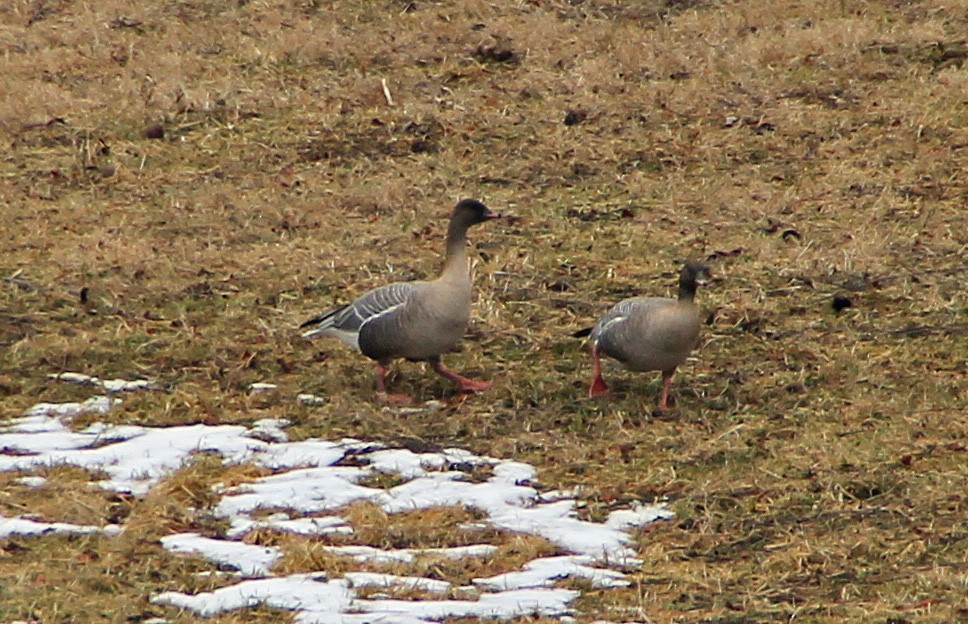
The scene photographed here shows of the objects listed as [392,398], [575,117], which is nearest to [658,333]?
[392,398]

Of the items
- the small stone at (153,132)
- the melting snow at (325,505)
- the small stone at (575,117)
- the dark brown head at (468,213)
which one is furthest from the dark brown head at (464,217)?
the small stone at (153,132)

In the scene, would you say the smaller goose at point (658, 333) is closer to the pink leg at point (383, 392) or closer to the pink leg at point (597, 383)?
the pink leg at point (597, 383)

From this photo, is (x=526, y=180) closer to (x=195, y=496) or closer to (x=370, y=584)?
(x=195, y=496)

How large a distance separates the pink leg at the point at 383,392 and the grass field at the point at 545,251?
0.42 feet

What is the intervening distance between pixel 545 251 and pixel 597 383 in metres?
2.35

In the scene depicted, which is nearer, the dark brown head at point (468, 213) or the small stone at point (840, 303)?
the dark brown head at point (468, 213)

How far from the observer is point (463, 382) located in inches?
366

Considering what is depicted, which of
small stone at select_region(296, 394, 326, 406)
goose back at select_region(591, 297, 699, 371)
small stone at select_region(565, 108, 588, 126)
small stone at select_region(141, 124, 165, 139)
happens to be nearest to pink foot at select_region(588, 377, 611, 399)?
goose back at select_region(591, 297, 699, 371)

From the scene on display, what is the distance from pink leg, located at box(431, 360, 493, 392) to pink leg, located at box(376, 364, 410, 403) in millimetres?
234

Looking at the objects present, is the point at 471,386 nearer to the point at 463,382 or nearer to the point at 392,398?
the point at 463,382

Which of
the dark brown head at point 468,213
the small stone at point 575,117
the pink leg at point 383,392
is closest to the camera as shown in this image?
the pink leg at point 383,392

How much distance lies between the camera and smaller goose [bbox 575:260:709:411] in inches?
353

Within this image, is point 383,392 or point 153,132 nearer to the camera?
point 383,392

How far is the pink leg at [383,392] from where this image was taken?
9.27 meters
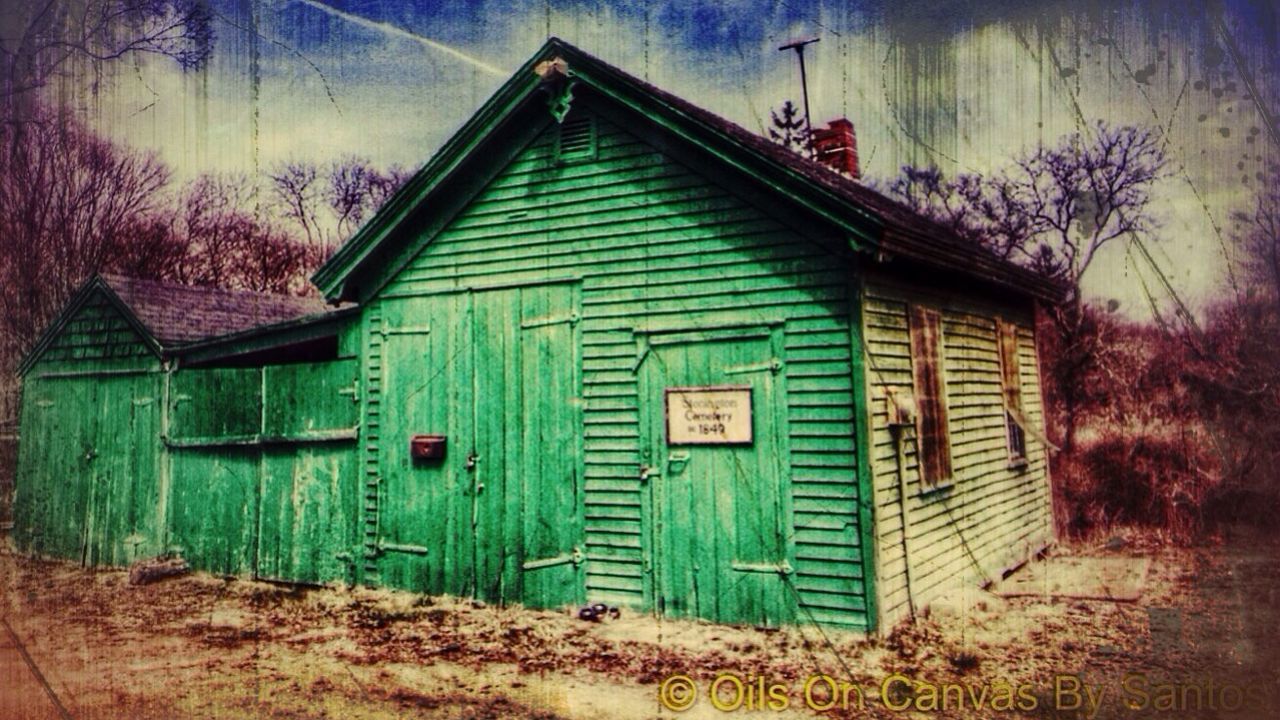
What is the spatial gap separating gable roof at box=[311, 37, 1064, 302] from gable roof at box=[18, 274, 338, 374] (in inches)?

## TASK DETAILS
Give every row above as a numbered list with one line per entry, skipping the blank lines and leaving out the pictures.

## ANSWER TO THIS EXERCISE
1. The scene photographed here shows of the objects listed as [392,398], [575,117], which is nearest to [658,333]?
2. [392,398]
3. Of the items
4. - the small stone at (153,132)
5. - the melting snow at (325,505)
6. - the small stone at (575,117)
7. - the dark brown head at (468,213)
8. which one is furthest from the dark brown head at (464,217)?
9. the small stone at (153,132)
10. In the scene, would you say the smaller goose at point (658, 333) is closer to the pink leg at point (383, 392) or closer to the pink leg at point (597, 383)?
11. the pink leg at point (597, 383)
12. From this photo, is (x=526, y=180) closer to (x=195, y=496) or closer to (x=370, y=584)?
13. (x=195, y=496)
14. How large a distance separates the pink leg at the point at 383,392 and the grass field at the point at 545,251?
15. 0.42 feet
16. What is the intervening distance between pixel 545 251 and pixel 597 383 in metres?
17. 2.35
18. In the scene depicted, which is nearer, the dark brown head at point (468, 213) or the small stone at point (840, 303)?
19. the dark brown head at point (468, 213)
20. How far from the observer is point (463, 382) located in inches?
21. 366
22. Considering what is depicted, which of
23. small stone at select_region(296, 394, 326, 406)
24. goose back at select_region(591, 297, 699, 371)
25. small stone at select_region(565, 108, 588, 126)
26. small stone at select_region(141, 124, 165, 139)
27. happens to be nearest to pink foot at select_region(588, 377, 611, 399)?
28. goose back at select_region(591, 297, 699, 371)
29. From the scene on display, what is the distance from pink leg, located at box(431, 360, 493, 392) to pink leg, located at box(376, 364, 410, 403) in millimetres?
30. 234
31. Looking at the objects present, is the point at 471,386 nearer to the point at 463,382 or nearer to the point at 392,398?
32. the point at 463,382
33. Which of
34. the dark brown head at point 468,213
35. the small stone at point 575,117
36. the pink leg at point 383,392
37. is closest to the camera as shown in this image?
38. the pink leg at point 383,392
39. How much distance lies between the camera and smaller goose [bbox 575:260:709:411] in inches?
40. 353
41. Within this image, is point 383,392 or point 153,132 nearer to the camera?
42. point 383,392
43. How far is the pink leg at [383,392] from where this image was taken?
44. 9.27 meters
45. What is the spatial gap separating gable roof at box=[311, 37, 1064, 302] from gable roof at box=[18, 274, 338, 374] (in inches)?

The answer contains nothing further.